Given passage:

Slider Values needed, but is it safe to call functions from PrepareToPlay?

Hi All,

I need the values from my slider objects to compute the atmospheric absorption properties for 1/3 octave buffers, (essentially, the computations for absorption Coefficents etc become a gain value I can apply to each individual Buffer).

my question is: is it safe to call functions from prepareToPlay in an AudioPlugin?
The abosprtion Value and Coefficent calculation is done over 25 or so lines of code, split into around 5 functions, using the add, mulitply, /, and *, as well as exp() and pow(),

Is it possible/appropriate to call these functions from prepareToPlay, I also want the slider values to be usable by the user to change their settings, for example: it would not be appropriate to call this code from the constructor as then the user cannot change their settings and only the default slider values would be used in the computation.

I am wondering if I would need multi-threading, but that does not change the fact of where my abosrption gain computations need to be called from.

Do you need to know the current sample rate for your calculation? If not, you can call it from the constructor.

prepareToPlay is not a good place in the code to query parameters, it basically has the same problem you’d have if you got the parameter values in the constructor : the user might have no chance to set them up. It’s not completely determined how often and when the host will make the prepareToPlay calls. It might only be called once, before the GUI is even shown to the user.

The more common solution is to get the parameter values in the processBlock method and adjust the DSP as needed. If the calculations that need to happen are relatively expensive you’d want to track that the parameters actually changed and only then do the DSP adjustments. If the calculations are really expensive, then you’d probably want to offload doing the calculations in another thread.

In any case, you never should be dealing with the GUI sliders directly in the audio code, you need to use plugin parameters instead.

Yes you need audio parameters to be able to re-calculate your DSP once the sliders change. And you’ll want an attachment to sync your DSP and GUI, and then you’ll want AudioProcessorValueTreeState to glue everything together. The last one is not mandatory, but you WILL want it.

(Data items)
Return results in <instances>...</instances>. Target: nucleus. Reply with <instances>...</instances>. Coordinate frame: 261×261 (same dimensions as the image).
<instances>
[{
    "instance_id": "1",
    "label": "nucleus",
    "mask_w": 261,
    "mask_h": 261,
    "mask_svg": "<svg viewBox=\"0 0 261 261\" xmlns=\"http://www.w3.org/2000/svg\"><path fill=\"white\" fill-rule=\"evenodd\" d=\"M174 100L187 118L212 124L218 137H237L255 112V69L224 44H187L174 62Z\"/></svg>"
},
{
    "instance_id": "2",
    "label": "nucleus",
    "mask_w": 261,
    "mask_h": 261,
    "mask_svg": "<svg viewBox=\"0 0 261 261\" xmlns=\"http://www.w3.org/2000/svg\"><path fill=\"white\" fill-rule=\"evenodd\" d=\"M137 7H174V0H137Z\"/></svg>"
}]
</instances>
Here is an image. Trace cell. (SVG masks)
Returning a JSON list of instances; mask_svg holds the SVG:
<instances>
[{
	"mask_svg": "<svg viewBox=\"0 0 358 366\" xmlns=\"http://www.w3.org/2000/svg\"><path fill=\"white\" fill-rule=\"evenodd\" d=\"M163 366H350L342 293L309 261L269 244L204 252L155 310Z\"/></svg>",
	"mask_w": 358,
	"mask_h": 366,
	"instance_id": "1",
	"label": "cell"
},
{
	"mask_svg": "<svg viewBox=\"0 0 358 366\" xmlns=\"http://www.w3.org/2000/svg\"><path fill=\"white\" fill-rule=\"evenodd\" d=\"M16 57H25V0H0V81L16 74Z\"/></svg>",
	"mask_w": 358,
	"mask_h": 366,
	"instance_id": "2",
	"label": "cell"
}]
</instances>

Problem requirements:
According to the forum thread, in which method is it more common to get the parameter values and adjust the DSP?

Result of this task:
The processBlock method.